Attorney General Jay Nixon is asking the court to compel Secretary of State Matt Blunt to put the issue on the Aug. 3 party primary ballot as ordered by Gov. Bob Holden. If the high court refuses to do so, voters will decide the matter during the Nov. 2 general elections.
The case has significant political implications as the same-sex marriage issue is expected to spark strong turnout among socially conservative voters. If decided in November, it could give Republicans an edge in what are expected to be close contests for president and governor and also influence the outcomes in races for other statewide offices and the Missouri Legislature.
Cole County Circuit Judge Richard Callahan declined to order Blunt to clear the measure for the earlier election. The Missouri Court of Appeals Western District in Kansas City affirmed Callahan's decision.
The Supreme Court is expected rule quickly so local election officials can finalize ballots for the August primaries.
The legislature gave final approval to the proposed amendment on May 14. The measure states: "That to be valid and recognized in this state, a marriage shall exist only between a man and a woman."
By default, proposed amendments go on the ballot at the next general election. However, the Missouri Constitution gives the governor the option of calling an earlier election.
Governor's proclamationHolden, a Democrat seeking re-election, on May 19 issued a proclamation ordering an August vote on the issue. However, Blunt, the presumed GOP nominee for governor, claimed he was unable to comply because the top leaders in each legislative chamber hadn't yet formally certified that the measure had been approved. House Speaker Catherine Hanaway, R-Warson Woods, and Senate President Pro Tem Peter Kinder, R-Cape Girardeau, finally forwarded the proposal to Blunt on Friday -- three days after the May 25 deadline for placing an issue on the August ballot had passed.
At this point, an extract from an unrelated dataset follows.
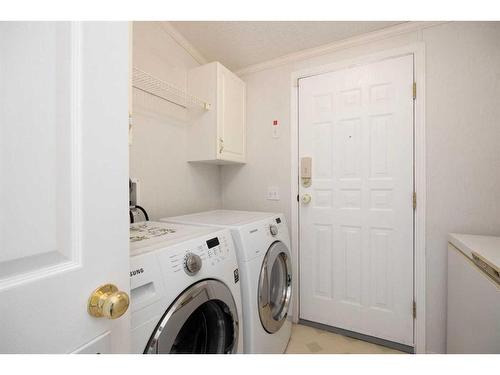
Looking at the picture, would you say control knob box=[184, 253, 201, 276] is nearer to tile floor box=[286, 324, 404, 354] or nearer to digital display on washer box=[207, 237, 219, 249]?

Terry Jarrett, Blunt's attorney, told the court Blunt had no legal authority to set the election before receiving the official copy of the proposed amendment and was legally precluded from doing so once the deadline had been missed.
Judge Richard Teitelman asked how the three-day delay would have impaired the ability of election officials to prepare for an August vote. Jarrett said the deadline can't simply be ignored.
"Once that passes, the secretary doesn't have the authority to send notice for an August election," Jarrett said. "The fact that it could have been done a few days after that is irrelevant."
Assistant attorney general Paul Wilson argued the constitution gives the governor the power to set elections on a proposed amendment once it has been approved by both chambers and the votes recorded in the House and Senate journals -- actions that occurred well before the deadline.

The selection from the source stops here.